En una jornada cargada de tensión política y expectativa social, el Senado de la Nación votó por amplia mayoría dejar sin efecto el veto del presidente Javier Milei a la ley que declara la emergencia nacional en materia de discapacidad. Con 63 votos a favor y apenas 7 en contra, la Cámara Alta se sumó a lo que Diputados ya había resuelto semanas atrás: insistir con la ley y obligar al Ejecutivo a aplicarla.
El resultado no es un trámite menor. Es, en los hechos, un freno institucional a la estrategia del gobierno libertario de recortar en las áreas más sensibles. La Constitución Nacional establece que el Congreso puede insistir en una ley vetada si reúne los dos tercios de los votos en cada Cámara. Eso ocurrió: el veto presidencial quedó sin efecto y ahora el Ejecutivo tiene la obligación de promulgar y cumplir la norma.
Qué cambia con la ley de emergencia
La norma, que tendrá vigencia hasta diciembre de 2026, fue impulsada por un amplio arco político y social frente a la crisis que atraviesa el sector. Declara la emergencia en discapacidad, lo que habilita medidas extraordinarias:
- Regularización de deudas con prestadores e instituciones que brindan terapias, apoyos y transporte.
- Actualización mensual de aranceles del Sistema Único de Prestaciones, clave para evitar que la inflación licúe el valor de tratamientos.
- Compensaciones económicas de emergencia para prestadores que quedaron al borde del cierre.
- Refuerzo de la cobertura en salud para personas con Pensiones No Contributivas por Discapacidad, garantizando el acceso a las prestaciones básicas que establece la Ley 24.901.
En términos concretos, la ley significa alivio para familias que vieron interrumpidos tratamientos, para prestadores que trabajan sin cobrar durante meses y para instituciones educativas y terapéuticas que amenazaban con cerrar sus puertas.
Por qué era necesario
El marco legal argentino obliga al Estado a adoptar medidas de acción positiva para garantizar la igualdad real (artículo 75 inciso 23 de la Constitución). Además, los tratados internacionales de derechos humanos con jerarquía constitucional –como la Convención sobre los Derechos de las Personas con Discapacidad– establecen que no se puede retroceder en la protección de este colectivo.

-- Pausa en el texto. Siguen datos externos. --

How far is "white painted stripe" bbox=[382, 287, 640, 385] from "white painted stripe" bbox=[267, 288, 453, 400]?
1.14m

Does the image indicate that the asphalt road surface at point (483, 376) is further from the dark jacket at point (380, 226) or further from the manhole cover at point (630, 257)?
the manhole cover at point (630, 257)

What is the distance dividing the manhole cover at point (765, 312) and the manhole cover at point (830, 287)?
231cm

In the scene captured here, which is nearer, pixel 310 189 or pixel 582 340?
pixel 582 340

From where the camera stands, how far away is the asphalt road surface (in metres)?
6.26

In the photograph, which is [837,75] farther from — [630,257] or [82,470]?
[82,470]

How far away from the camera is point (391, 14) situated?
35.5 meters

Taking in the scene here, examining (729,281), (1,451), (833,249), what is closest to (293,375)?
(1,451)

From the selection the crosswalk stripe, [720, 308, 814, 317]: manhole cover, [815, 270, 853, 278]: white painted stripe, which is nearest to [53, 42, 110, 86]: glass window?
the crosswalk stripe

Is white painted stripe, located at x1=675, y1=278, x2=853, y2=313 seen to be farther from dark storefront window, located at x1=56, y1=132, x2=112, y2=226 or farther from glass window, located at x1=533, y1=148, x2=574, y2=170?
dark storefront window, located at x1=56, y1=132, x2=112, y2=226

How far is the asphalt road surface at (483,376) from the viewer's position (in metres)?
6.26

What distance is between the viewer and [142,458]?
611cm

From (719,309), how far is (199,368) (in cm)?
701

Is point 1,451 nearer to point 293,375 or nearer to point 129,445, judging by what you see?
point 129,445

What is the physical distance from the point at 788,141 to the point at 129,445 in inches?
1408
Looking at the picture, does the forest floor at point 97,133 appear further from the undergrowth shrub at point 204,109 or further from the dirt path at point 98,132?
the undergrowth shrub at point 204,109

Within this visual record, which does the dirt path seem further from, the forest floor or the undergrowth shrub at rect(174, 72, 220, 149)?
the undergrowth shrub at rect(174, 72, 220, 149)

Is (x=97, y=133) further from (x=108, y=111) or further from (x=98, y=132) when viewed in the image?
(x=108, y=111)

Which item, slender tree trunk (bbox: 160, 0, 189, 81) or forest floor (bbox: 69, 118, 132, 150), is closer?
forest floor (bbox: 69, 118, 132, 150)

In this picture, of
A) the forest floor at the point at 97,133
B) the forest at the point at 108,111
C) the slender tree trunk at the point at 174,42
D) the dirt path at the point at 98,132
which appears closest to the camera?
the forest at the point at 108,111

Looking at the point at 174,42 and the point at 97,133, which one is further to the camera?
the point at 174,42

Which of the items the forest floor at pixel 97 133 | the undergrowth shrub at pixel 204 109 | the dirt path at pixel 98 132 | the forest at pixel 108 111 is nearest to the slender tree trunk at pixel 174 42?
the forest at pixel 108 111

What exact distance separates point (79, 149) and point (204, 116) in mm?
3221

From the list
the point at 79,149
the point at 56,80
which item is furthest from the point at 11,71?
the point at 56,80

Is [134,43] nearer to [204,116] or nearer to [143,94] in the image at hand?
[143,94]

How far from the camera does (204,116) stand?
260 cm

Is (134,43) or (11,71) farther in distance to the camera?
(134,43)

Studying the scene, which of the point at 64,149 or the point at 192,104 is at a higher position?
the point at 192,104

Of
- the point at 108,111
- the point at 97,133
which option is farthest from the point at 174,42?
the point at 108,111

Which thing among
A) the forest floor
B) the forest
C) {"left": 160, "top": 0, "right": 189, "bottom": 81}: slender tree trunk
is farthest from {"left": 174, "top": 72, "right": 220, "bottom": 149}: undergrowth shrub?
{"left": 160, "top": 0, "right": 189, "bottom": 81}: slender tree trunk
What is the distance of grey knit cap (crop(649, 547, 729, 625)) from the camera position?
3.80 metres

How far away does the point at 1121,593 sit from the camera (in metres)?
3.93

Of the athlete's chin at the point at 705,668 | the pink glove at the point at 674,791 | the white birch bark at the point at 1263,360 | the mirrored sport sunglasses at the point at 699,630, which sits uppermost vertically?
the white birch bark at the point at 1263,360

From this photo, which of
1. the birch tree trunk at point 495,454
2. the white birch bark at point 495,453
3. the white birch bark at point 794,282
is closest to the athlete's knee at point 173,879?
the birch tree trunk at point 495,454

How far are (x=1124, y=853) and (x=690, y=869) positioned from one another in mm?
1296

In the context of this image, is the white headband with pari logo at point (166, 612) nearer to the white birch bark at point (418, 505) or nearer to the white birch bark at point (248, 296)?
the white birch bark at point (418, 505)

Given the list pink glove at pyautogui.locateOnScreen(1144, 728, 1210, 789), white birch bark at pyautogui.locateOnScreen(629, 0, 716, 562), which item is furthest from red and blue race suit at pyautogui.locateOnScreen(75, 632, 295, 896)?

Sin embargo, en los últimos meses se acumulaban denuncias de recortes, deudas y aranceles atrasados más de un 70% respecto de la inflación. Muchos prestadores dejaron de atender o lo hicieron de manera irregular, lo que dejó a miles de familias sin terapias esenciales. La ley busca dar un marco de urgencia a ese derrumbe.
El veto de Milei y una gestión en crisis
El veto de Javier Milei a esta norma fue leído como una señal de desprecio hacia un sector históricamente vulnerado. El Presidente argumentó que “no hay plata”, pero esa frase no lo exime de cumplir con los compromisos constitucionales e internacionales del país. La emergencia en discapacidad no es un gasto discrecional: es el cumplimiento de derechos fundamentales.
No fue un hecho aislado. En paralelo, el Ejecutivo también vetó mejoras en jubilaciones y beneficios para personas con discapacidad. Y el área específica quedó golpeada por escándalos de corrupción, como la renuncia del titular de la Agencia Nacional de Discapacidad tras la difusión de audios que lo vinculaban a pedidos de coimas.
Así, el gobierno libertario quedó expuesto en su contradicción: mientras predica eficiencia, ajusta sobre quienes menos margen tienen para defenderse. Y mientras pide “austeridad”, permite que la improvisación y los negocios empañen la gestión de un área sensible.
El valor del Congreso como contrapeso
El rechazo al veto no es sólo una noticia para las personas con discapacidad y sus familias. Es también un recordatorio de que en democracia el poder no es absoluto. El Congreso ejerció su rol de contrapeso, usando una herramienta prevista en los artículos 80 a 83 de la Constitución. Cuando el Ejecutivo intenta avanzar con una decisión contraria al interés público y a los derechos humanos, el Parlamento puede –y debe– frenar la regresión.
Lo que viene
La pelota está ahora en la cancha del Ejecutivo: debe reglamentar y poner en marcha la ley. No puede volver a vetarla. Cualquier intento de dilatar su aplicación por la vía judicial sería un desconocimiento del equilibrio de poderes y una dilación de derechos que la Constitución y los tratados no permiten.
En definitiva, lo ocurrido hoy marca un punto de inflexión. La dignidad de las personas con discapacidad no puede ser variable de ajuste. Y cuando un gobierno se niega a cumplir con esa obligación, la política –con todas sus tensiones– tiene la responsabilidad de recordarle que la Constitución manda primero.